I tried these when they first came out and I'll agree that they do smell wonderful. We had a bit of a problem though, Bella started getting tearstains right after I gave her some and she never ever has staining. She also had the same problem with their dog food so unfortunately I can't give her anymore.


----------



## domino_angel (Apr 17, 2008)

I have no idea if they are good for the dog. I used to get them for the ex's dog, didn't seem to hurt him. He was a long haired Chihuahua.... But I know what you mean about the smell. I was *really* tempted to have a nibble of the berry cobbler!! :biggrin:


----------



## Nikki's Mom (Feb 13, 2008)

I don't think it would hurt a dog, they have the same ingredients as some dog cookies.

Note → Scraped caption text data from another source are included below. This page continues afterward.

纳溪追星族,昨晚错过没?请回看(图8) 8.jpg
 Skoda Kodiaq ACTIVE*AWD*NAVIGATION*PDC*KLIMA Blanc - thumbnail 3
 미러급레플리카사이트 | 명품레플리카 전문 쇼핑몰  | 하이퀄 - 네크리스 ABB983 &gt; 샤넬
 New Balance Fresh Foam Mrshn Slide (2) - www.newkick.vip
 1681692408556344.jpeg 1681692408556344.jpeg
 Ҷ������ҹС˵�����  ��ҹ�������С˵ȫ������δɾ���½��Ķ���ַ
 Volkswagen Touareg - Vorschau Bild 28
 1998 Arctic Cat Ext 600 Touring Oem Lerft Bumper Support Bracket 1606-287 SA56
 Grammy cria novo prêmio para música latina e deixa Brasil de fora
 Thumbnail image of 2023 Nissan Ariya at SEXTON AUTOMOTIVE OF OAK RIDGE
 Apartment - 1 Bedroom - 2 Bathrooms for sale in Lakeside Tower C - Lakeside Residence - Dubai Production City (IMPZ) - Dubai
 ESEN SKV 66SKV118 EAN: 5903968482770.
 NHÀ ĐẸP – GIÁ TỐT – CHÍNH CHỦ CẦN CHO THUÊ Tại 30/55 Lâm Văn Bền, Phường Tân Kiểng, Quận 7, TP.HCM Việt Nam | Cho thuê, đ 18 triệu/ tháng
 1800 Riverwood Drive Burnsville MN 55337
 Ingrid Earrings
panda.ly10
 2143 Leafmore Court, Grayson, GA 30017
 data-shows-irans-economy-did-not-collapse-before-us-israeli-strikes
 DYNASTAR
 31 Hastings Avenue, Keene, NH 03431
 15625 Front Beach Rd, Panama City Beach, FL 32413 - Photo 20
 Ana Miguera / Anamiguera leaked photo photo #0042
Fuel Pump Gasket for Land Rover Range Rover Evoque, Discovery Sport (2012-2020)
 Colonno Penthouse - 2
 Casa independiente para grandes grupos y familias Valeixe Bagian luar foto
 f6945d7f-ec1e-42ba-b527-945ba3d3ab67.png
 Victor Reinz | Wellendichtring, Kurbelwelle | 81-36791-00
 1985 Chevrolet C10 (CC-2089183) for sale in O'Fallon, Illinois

IMO giving fresh fruit is a better option. Regarding the ingredients, ever wonder what "egg product," is? It's not regular eggs....


----------



## Toby's Mom (May 7, 2004)

I used to give them to Toby, but after the dog food recall, I threw them out. I don't think they were part of the recall, but the company had some food recalled. I haven't bought any since.


----------



## chiquita (Sep 1, 2007)

> I tried these when they first came out and I'll agree that they do smell wonderful. We had a bit of a problem though, Bella started getting tearstains right after I gave her some and she never ever has staining. She also had the same problem with their dog food so unfortunately I can't give her anymore.[/B]


She's really cute, sorry to hear she got staining.



> I have no idea if they are good for the dog. I used to get them for the ex's dog, didn't seem to hurt him. He was a long haired Chihuahua.... But I know what you mean about the smell. I was *really* tempted to have a nibble of the berry cobbler!! :biggrin:[/B]


LOL! Yeah I was smelling it and had a plastic spoon in it and my sis asked "What are you doing? I thought you were eating the dog food." LOL I love the smell.



> I used to give them to Toby, but after the dog food recall, I threw them out. I don't think they were part of the recall, but the company had some food recalled. I haven't bought any since.[/B]


I never used this brand before, but i was intrigued by a dog dessert product. I'm going to look into that. Thanks.


I think I'm going to buy a few more, Cora loved the the berry cobbler and I enjoyed the smell. They are great to stuff into her kong toy when i'm out (mix it up a bit)


----------



## I found nemo (Feb 23, 2006)

I can't give Nemo anything made by NUTRO, HE NEVER EVER STAINS ,only with NUTRO PRODUCTS.


----------



## domino_angel (Apr 17, 2008)

> I think I'm going to buy a few more, Cora loved the the berry cobbler and I enjoyed the smell. They are great to stuff into her kong toy when i'm out (mix it up a bit)[/B]


Oh wow, as Kong stuffin'...that's a fabulous idea! :smilie_daumenpos:


----------